A/N: This fic is entirely based on my thoughts. I haven't watched all the episodes of Inuyasha so don't sue me. This is for Abigael, my friend who's obsessed with Inuyasha. Hope you like it!
Jealous
by Koharu Mitsuki
I was always jealous of Kikyo. I find it ironic, honestly. I'm her reincarnation, which means we're almost alike. 'So why envy her?' My inner thoughts always ask. 'Because she got Inuyasha's love' My heart answers. True. I was never the type who gets jealous of something I don't have, well, until I met her. She's infuriatingly perfect. A picture of poise, good breeding and decorum, she was everything I wasn't as her reincarnation. Although she's the living dead who eats souls to live, and though she was the one who causes Inuyasha grief and hatred, I know he still loves her. Kikyo is his first love, after all. And the first love always finds a way through the deepest of the heart. I should know, I've felt it already. It's the aching feeling in my chest when I see him with her. It's also the same feeling that's been eating me up inside. And the part I hate most is that I can't do anything about it.

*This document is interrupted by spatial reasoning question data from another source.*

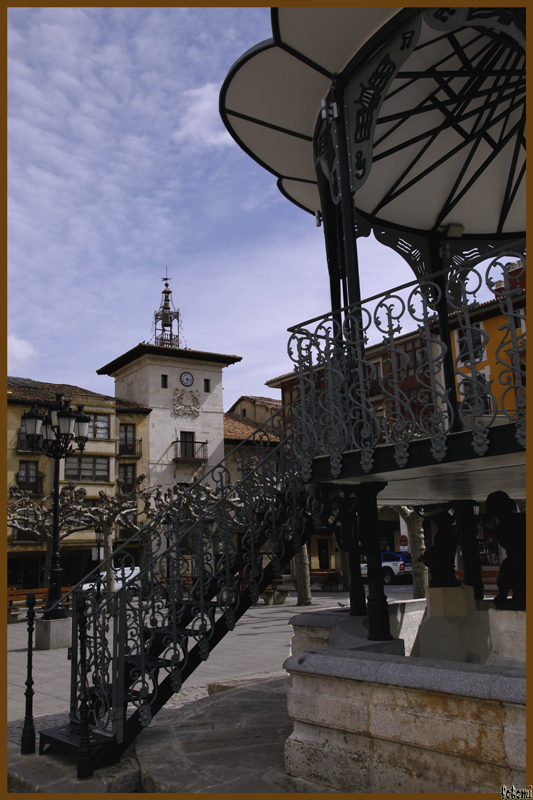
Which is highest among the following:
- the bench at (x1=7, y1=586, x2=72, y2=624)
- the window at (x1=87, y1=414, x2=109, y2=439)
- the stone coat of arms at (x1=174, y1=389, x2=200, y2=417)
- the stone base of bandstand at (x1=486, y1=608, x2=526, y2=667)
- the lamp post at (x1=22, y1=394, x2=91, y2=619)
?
the stone coat of arms at (x1=174, y1=389, x2=200, y2=417)

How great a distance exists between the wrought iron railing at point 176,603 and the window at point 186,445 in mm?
36166

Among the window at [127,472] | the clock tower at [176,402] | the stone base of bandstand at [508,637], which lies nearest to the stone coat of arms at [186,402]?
the clock tower at [176,402]

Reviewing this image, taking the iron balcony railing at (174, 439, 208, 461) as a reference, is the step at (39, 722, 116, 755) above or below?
below

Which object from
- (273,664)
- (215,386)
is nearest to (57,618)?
(273,664)

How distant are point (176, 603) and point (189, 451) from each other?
122 ft

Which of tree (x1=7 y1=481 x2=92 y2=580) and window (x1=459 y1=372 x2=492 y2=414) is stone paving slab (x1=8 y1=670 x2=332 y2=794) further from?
tree (x1=7 y1=481 x2=92 y2=580)

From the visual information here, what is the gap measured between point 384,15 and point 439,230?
4.15m

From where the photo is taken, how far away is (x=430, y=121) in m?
8.12

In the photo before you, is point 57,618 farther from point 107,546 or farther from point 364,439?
point 364,439

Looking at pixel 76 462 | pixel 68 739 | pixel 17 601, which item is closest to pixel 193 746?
pixel 68 739

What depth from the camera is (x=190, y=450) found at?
4325 centimetres

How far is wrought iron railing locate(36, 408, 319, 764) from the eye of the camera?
582cm

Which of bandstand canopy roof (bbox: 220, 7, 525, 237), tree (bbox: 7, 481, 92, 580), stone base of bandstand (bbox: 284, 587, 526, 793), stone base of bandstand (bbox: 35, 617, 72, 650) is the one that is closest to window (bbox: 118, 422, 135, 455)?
tree (bbox: 7, 481, 92, 580)

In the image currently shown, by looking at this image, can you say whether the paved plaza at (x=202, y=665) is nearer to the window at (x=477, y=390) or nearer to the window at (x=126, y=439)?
the window at (x=477, y=390)
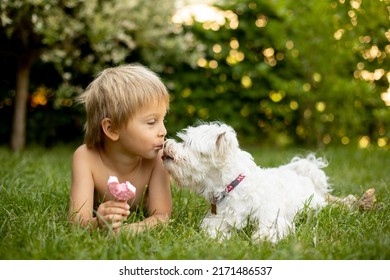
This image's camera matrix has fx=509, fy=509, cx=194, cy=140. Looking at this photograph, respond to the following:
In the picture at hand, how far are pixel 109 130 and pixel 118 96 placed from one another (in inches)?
9.2

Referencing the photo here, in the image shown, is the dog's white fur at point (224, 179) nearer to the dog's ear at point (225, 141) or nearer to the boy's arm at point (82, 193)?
the dog's ear at point (225, 141)

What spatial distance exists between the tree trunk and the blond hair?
3.51 metres

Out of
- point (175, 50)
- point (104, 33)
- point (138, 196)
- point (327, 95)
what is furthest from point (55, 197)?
point (327, 95)

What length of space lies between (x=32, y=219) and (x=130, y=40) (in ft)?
13.0

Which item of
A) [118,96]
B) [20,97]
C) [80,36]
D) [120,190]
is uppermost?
[80,36]

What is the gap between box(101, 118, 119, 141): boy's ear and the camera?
323 cm

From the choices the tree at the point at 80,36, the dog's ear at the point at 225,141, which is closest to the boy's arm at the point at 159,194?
the dog's ear at the point at 225,141

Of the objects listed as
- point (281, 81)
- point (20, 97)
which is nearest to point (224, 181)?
point (20, 97)

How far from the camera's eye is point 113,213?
2.87 meters

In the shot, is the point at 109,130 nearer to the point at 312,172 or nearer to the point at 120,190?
the point at 120,190

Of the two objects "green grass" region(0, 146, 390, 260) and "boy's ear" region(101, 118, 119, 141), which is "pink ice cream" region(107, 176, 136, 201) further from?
"boy's ear" region(101, 118, 119, 141)

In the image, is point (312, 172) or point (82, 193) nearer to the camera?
point (82, 193)

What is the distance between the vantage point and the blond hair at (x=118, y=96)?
316cm

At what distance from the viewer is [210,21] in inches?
296
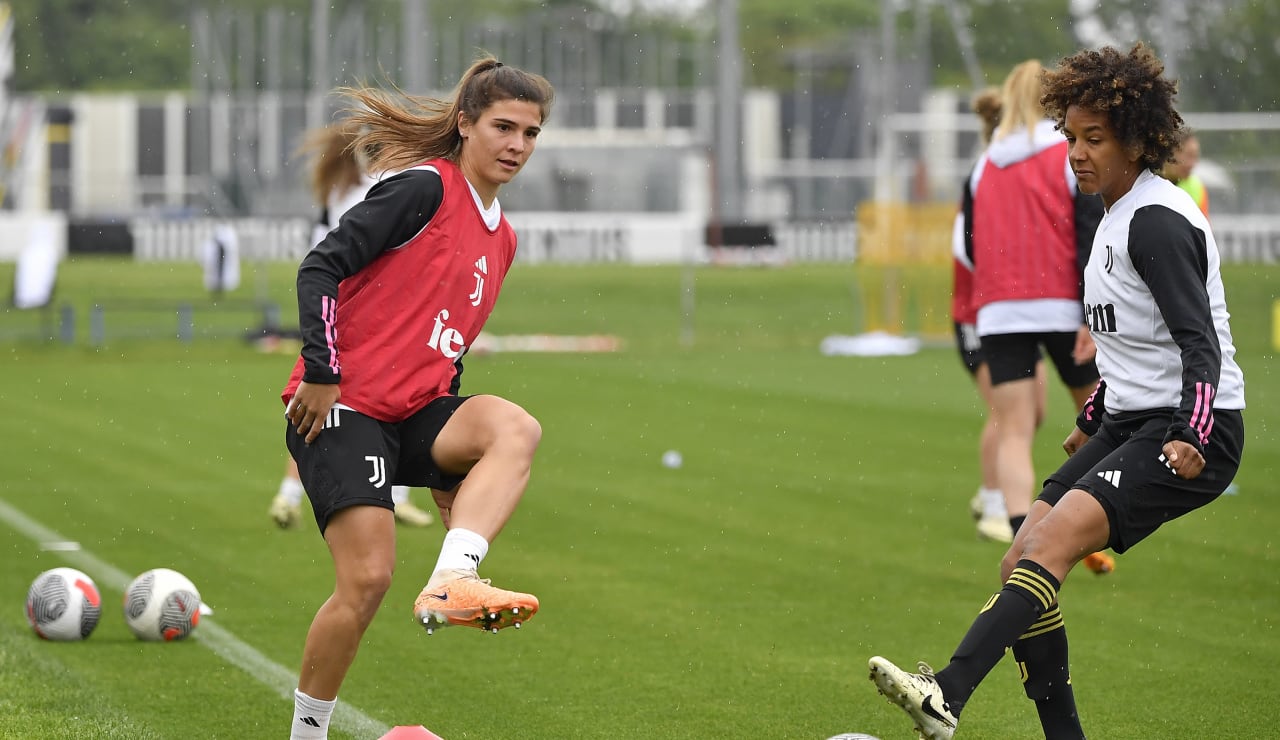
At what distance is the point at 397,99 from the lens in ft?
Answer: 20.7

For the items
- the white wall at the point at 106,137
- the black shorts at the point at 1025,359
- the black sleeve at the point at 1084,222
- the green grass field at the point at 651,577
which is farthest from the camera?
the white wall at the point at 106,137

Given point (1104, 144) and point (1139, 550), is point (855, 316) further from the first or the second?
point (1104, 144)

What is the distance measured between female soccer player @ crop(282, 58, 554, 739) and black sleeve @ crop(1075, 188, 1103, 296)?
4.01 metres

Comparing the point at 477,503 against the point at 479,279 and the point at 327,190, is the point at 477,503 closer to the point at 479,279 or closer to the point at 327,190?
the point at 479,279

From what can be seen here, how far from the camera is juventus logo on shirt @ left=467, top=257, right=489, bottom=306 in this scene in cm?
568

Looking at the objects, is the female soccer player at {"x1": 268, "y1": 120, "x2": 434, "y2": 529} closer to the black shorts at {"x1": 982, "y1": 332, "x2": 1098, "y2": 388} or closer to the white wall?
the black shorts at {"x1": 982, "y1": 332, "x2": 1098, "y2": 388}

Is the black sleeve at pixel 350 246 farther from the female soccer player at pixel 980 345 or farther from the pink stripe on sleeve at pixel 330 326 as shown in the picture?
the female soccer player at pixel 980 345

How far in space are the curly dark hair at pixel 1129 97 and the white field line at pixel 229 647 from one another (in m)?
3.02

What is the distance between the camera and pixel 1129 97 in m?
5.39

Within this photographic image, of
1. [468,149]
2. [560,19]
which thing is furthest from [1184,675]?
[560,19]

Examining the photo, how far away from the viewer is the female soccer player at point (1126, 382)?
5.11m

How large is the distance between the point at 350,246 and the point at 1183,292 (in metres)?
2.33

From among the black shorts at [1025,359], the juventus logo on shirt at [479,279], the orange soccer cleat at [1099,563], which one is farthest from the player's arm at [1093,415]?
the black shorts at [1025,359]

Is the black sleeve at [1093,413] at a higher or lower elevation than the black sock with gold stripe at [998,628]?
higher
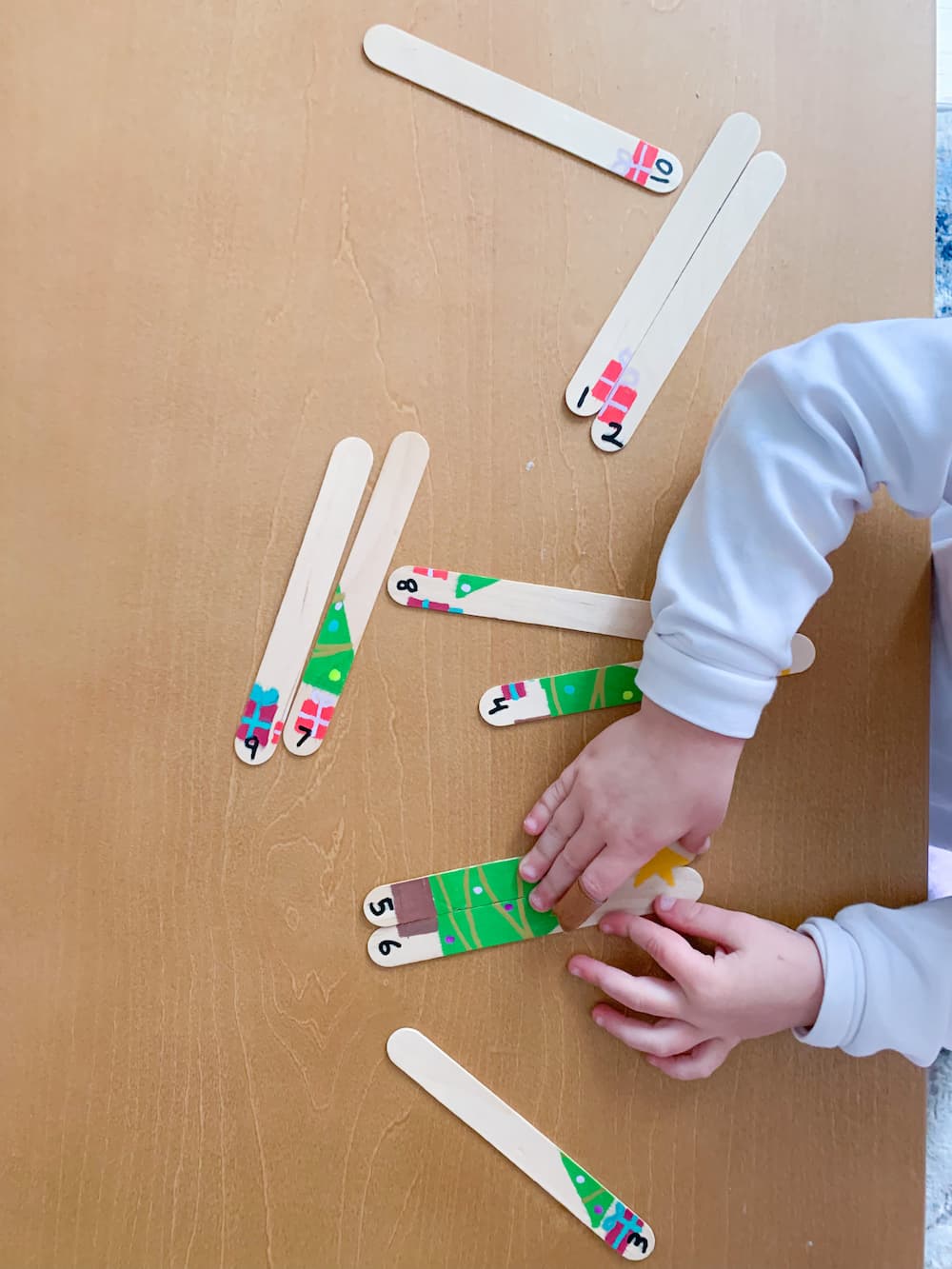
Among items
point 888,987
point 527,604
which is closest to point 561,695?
point 527,604

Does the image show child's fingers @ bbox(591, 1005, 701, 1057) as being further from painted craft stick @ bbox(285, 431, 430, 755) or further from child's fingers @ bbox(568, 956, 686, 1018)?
painted craft stick @ bbox(285, 431, 430, 755)

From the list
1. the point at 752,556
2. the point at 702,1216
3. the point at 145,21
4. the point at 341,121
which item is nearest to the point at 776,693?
the point at 752,556

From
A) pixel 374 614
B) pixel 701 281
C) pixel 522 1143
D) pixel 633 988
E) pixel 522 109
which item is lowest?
pixel 522 1143

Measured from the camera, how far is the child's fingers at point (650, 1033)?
0.64 meters

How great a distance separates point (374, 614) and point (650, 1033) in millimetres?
334

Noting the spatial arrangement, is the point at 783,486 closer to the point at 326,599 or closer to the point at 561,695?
the point at 561,695

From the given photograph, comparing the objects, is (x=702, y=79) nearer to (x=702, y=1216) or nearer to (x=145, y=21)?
(x=145, y=21)

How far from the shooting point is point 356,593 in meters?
0.64

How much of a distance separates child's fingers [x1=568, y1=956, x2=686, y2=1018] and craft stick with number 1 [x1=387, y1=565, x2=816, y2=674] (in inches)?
8.8

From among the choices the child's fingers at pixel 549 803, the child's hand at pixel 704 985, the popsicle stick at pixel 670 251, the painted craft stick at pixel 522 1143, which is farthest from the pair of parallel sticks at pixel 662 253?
the painted craft stick at pixel 522 1143

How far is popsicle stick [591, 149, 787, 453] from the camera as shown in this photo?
25.4 inches

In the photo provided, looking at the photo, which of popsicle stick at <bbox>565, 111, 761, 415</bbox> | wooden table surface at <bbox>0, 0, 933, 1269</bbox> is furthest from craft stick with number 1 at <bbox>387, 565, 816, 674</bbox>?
popsicle stick at <bbox>565, 111, 761, 415</bbox>

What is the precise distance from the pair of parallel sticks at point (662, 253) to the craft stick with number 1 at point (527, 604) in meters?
0.11

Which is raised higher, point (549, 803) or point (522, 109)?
point (522, 109)
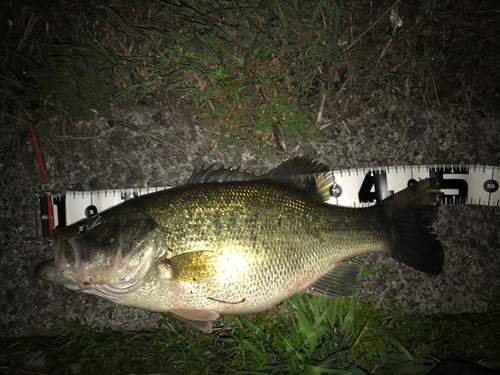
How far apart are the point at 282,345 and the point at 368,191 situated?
1398 millimetres

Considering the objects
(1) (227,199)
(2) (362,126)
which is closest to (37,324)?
(1) (227,199)

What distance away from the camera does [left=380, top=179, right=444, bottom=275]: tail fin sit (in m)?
2.15

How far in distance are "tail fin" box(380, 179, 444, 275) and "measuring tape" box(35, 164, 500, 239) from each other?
0.29 m

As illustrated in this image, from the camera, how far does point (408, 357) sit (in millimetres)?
2240

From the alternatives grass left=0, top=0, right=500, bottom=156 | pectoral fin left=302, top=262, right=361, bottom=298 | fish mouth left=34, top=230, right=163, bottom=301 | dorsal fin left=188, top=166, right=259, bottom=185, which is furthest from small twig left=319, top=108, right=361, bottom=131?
fish mouth left=34, top=230, right=163, bottom=301

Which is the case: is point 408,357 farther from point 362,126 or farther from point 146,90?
point 146,90

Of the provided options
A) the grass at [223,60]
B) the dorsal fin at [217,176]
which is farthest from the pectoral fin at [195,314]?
the grass at [223,60]

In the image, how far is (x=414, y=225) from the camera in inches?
85.0

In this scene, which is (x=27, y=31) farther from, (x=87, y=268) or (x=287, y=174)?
(x=287, y=174)

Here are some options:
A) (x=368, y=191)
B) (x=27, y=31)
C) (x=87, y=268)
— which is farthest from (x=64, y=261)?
(x=368, y=191)

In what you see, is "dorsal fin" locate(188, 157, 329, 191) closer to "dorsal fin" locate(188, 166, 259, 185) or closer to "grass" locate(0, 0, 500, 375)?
"dorsal fin" locate(188, 166, 259, 185)

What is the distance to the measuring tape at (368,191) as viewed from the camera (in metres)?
2.35

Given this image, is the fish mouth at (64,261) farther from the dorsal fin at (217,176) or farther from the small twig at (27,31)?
the small twig at (27,31)

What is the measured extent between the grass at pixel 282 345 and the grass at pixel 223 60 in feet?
4.71
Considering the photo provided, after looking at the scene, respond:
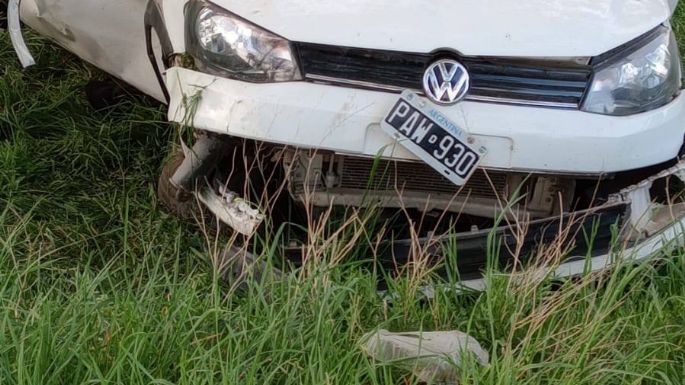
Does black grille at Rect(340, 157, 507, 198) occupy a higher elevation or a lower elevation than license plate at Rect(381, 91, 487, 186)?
lower

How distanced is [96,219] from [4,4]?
1616 mm

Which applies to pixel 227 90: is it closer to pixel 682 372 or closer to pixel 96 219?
pixel 96 219

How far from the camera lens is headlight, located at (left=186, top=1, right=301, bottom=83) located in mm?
2717

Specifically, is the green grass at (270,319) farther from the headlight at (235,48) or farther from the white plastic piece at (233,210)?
the headlight at (235,48)

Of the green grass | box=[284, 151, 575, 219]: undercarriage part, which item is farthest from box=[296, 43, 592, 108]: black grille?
the green grass

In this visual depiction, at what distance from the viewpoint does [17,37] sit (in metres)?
3.31

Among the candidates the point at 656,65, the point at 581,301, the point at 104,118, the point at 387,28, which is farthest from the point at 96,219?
the point at 656,65

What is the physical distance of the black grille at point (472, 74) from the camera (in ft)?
8.88

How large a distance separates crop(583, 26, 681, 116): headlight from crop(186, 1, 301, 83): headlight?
90 cm

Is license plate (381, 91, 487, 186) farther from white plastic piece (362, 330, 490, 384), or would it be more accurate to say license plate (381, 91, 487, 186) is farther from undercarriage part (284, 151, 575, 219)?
white plastic piece (362, 330, 490, 384)

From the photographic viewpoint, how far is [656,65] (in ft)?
9.69

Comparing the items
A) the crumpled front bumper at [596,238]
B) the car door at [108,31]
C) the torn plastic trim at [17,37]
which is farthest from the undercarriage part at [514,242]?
the torn plastic trim at [17,37]

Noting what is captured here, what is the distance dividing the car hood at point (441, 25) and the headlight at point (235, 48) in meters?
0.03

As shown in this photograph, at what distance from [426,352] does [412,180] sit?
0.75m
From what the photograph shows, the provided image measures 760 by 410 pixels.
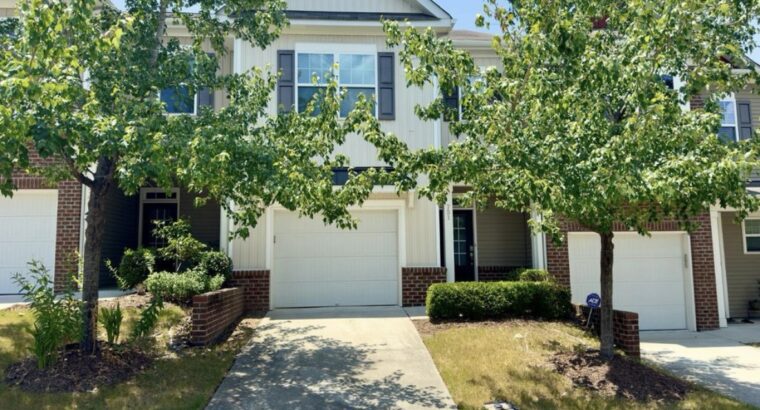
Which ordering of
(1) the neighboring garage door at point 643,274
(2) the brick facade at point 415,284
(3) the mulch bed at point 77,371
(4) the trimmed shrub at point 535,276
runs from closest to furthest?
(3) the mulch bed at point 77,371 → (4) the trimmed shrub at point 535,276 → (2) the brick facade at point 415,284 → (1) the neighboring garage door at point 643,274

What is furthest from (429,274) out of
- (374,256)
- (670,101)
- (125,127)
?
(125,127)

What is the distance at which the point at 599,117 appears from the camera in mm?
6758

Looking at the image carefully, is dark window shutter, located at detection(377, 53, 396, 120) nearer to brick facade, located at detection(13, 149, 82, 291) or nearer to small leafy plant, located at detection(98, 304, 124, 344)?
brick facade, located at detection(13, 149, 82, 291)

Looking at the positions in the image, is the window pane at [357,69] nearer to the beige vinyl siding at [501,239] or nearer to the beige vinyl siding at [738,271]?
the beige vinyl siding at [501,239]

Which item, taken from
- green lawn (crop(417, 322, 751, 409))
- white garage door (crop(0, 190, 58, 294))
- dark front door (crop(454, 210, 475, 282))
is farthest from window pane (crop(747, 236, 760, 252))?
white garage door (crop(0, 190, 58, 294))

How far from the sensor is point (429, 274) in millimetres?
12289

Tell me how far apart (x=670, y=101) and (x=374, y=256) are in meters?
7.46

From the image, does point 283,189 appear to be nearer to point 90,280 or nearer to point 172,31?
point 90,280

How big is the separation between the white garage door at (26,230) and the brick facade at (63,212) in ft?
0.51

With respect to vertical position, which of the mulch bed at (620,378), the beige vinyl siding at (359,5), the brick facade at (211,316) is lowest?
the mulch bed at (620,378)

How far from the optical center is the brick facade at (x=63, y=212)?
11625mm

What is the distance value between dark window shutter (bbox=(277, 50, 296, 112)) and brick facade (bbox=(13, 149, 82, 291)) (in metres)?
4.92

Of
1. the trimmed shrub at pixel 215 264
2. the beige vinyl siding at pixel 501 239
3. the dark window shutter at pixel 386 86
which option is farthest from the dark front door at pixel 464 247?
the trimmed shrub at pixel 215 264

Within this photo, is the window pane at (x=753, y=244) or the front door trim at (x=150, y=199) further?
the window pane at (x=753, y=244)
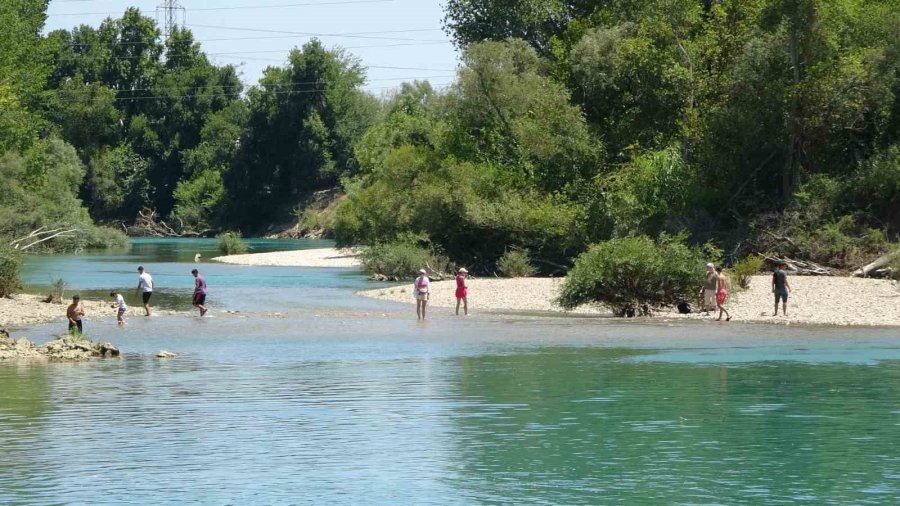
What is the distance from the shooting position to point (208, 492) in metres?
17.1

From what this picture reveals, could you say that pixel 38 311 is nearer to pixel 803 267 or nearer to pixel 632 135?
pixel 803 267

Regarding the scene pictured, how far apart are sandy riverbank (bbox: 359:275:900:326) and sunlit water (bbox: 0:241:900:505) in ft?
8.26

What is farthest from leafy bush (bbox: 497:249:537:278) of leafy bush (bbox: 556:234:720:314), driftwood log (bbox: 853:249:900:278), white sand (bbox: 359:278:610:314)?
leafy bush (bbox: 556:234:720:314)

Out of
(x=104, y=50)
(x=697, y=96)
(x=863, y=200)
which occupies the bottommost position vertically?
(x=863, y=200)

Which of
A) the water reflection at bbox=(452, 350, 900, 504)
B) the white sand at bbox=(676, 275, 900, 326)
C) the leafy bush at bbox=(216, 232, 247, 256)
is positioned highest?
the leafy bush at bbox=(216, 232, 247, 256)

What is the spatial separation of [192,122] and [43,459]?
428 feet

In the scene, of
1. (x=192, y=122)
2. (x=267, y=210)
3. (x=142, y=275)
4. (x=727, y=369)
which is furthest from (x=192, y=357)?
(x=192, y=122)

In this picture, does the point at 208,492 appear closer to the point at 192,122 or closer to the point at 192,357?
the point at 192,357

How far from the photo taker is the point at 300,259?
84.6 metres

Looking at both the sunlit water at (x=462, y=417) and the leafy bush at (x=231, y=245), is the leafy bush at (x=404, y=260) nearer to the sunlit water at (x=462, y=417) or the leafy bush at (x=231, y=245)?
the sunlit water at (x=462, y=417)

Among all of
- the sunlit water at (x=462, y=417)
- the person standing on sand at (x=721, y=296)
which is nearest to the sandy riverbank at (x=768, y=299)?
the person standing on sand at (x=721, y=296)

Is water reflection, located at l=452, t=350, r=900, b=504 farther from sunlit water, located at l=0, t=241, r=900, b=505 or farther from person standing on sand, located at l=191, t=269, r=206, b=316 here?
person standing on sand, located at l=191, t=269, r=206, b=316

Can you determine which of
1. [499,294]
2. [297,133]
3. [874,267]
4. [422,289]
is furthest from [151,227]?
[422,289]

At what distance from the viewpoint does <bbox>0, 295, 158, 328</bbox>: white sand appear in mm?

I know he thinks of her often, and that's a reason to hate her. Especially when she's close by, and he'll try and look for her. I'm jealous when I think of the possible times when Inuyasha would give Kikyo his reserved smiles, those gentle smiles that he rarely shows. And that's another reason to hate her. But then, I realized that the worst part that hurts me most is that I shouldn't hate nor be jealous of Kikyo, since Inuyasha and I are merely friends and since companionship is our only relation to each other, I couldn't. Though I love him, I just couldn't. Damn.